Martiono Hadianto : Dari BUMN Singgah di PT. NPN

Ruang kerja untuk seorang bigbos PT. Newmont Pasific Nusantara (NPN) ternyata sederhana saja. Tak ada perabotan yang tampak mencolok mewah. Hanya seukuran sekira 5x8 meter yang dimuatin; seperangkat komputer di atas meja kerja yang berukuran 3x2 meter, dihiasi satu lukisan, sofa tamu biasa saja, lemari buku dengan sedikit isinya, dan meja kaca bundar.

Ruangan itu didiami Martiono Hadianto, Presiden Direktur PT. NPN yang ditapuknya sejak bulan Juli 2007. Kantornya berada di lantai delapan Wisma Rajawali, kawasan Mega Kuningang, Jakarta Selatan.

Dia terlihat berpenampilan sederhana. Ketika saya menemuinya, ia mengenakan kemeja putih dengan celana katun berwarna biru. Pada usia 62 tahun, kondisinya masih terlihat bugar dan sehat. “Saya tidak merokok, tidak pernah merasa stress dan sering olahraga,” ujarnya lelaki kelahiran Semarang, 20 September 1945.

• [Tugas Latihan]
1 - Jawab pertanyaan berikut berdasarkan profil Martiono Hadianto di atas.
(a) Berapa ukuran meja kerja di ruangannya?
(b) Di lantai berapa dan di gedung apa kantornya berada?
(c) Di kota mana dan pada tanggal berapa Martiono Hadianto lahir?
2 - Terjemahkan kalimat "Tak ada perabotan yang tampak mencolok mewah." dari profil Martiono Hadianto ke dalam bahasa Inggris.
3 - Salin dengan tepat bagian profil Martiono Hadianto di antara "Martiono Hadianto : Dari" dan "meja kaca bundar.", termasuk kedua bagian itu.

• [Cuplikan Data]
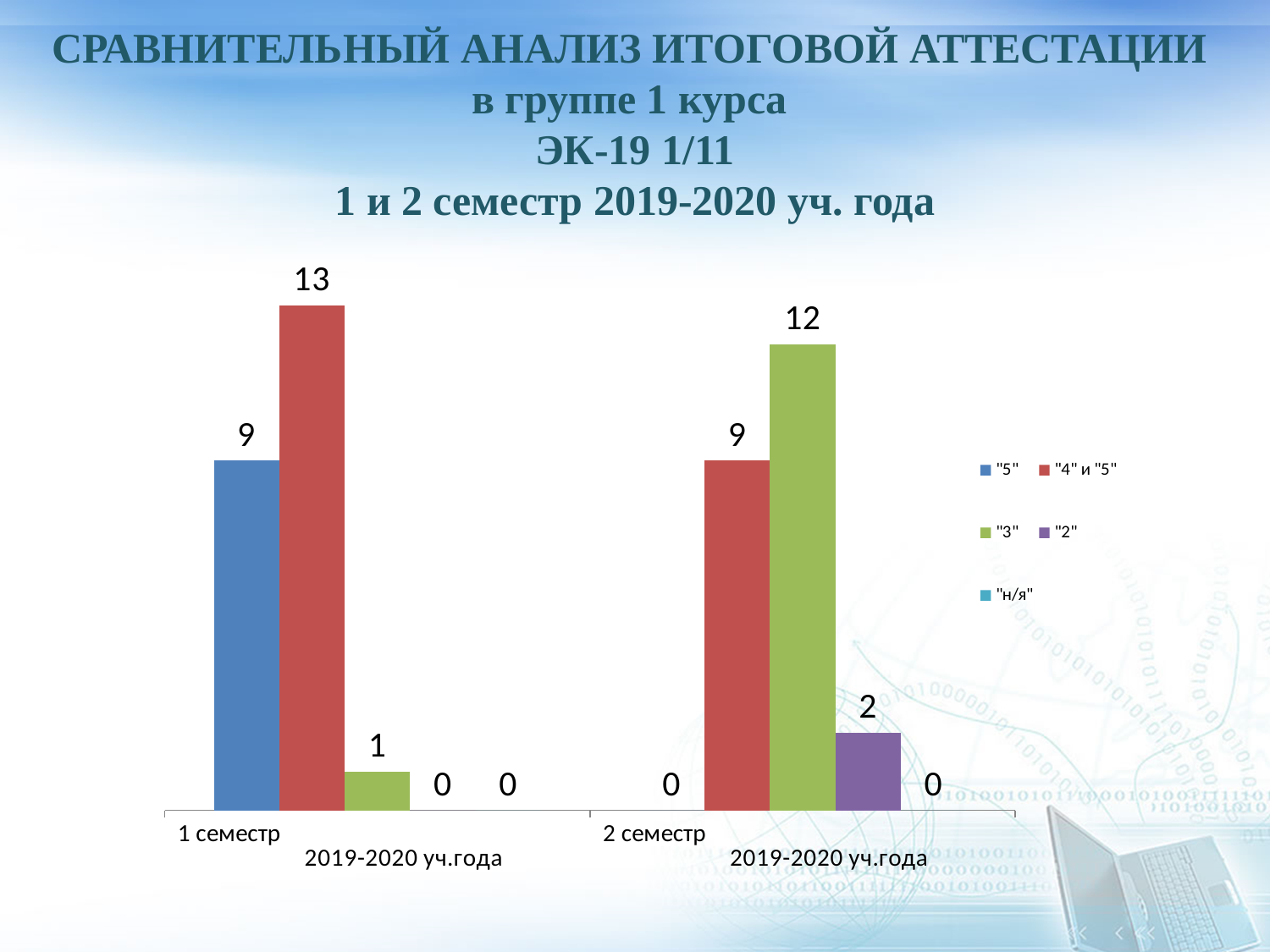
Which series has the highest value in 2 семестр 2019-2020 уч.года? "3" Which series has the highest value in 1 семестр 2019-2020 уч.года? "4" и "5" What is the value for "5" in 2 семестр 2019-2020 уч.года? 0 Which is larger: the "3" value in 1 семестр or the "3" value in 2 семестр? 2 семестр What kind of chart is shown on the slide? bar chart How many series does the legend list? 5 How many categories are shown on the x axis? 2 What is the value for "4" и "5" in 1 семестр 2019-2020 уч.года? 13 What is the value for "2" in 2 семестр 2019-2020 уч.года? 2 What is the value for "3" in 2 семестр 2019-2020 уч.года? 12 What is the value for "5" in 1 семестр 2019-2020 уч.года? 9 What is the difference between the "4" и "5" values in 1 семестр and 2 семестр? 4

• [Jawaban Tertulis]
1 -
(a) 3x2 meter.
(b) Di lantai delapan Wisma Rajawali.
(c) Di Semarang, pada 20 September 1945.

2 - There is no furniture that looks conspicuously luxurious.

3 -
Martiono Hadianto : Dari BUMN Singgah di PT. NPN

Ruang kerja untuk seorang bigbos PT. Newmont Pasific Nusantara (NPN) ternyata sederhana saja. Tak ada perabotan yang tampak mencolok mewah. Hanya seukuran sekira 5x8 meter yang dimuatin; seperangkat komputer di atas meja kerja yang berukuran 3x2 meter, dihiasi satu lukisan, sofa tamu biasa saja, lemari buku dengan sedikit isinya, dan meja kaca bundar.